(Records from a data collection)
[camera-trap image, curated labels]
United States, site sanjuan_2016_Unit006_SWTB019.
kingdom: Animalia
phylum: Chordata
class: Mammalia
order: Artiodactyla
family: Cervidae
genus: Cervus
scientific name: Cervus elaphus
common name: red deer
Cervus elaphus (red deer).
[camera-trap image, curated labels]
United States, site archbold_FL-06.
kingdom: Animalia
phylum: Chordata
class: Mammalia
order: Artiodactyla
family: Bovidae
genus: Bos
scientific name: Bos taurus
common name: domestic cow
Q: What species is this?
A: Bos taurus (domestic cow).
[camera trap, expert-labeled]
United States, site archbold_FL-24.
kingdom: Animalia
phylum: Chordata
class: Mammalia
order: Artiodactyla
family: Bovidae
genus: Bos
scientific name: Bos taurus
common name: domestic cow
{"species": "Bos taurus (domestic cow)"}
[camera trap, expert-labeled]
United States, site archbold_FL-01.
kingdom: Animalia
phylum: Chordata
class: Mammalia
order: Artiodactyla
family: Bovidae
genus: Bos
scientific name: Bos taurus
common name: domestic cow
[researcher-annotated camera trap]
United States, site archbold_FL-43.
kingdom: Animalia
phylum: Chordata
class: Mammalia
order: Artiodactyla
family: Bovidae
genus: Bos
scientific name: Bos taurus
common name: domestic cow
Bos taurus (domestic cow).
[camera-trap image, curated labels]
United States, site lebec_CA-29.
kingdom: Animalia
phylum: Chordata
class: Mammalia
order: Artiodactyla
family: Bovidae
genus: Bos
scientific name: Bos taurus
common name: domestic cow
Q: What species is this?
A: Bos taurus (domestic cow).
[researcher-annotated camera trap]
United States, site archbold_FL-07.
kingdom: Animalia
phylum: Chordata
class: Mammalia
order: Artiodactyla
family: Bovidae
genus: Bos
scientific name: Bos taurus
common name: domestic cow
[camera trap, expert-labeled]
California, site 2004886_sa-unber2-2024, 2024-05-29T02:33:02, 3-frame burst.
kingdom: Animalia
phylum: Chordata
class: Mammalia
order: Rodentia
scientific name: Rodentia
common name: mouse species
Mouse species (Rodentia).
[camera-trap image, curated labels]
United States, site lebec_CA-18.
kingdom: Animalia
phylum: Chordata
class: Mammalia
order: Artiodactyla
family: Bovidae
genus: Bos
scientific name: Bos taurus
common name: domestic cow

About this exercise => Reply with one number: the count of lines in the entries that include the word "United".

Answer below => 8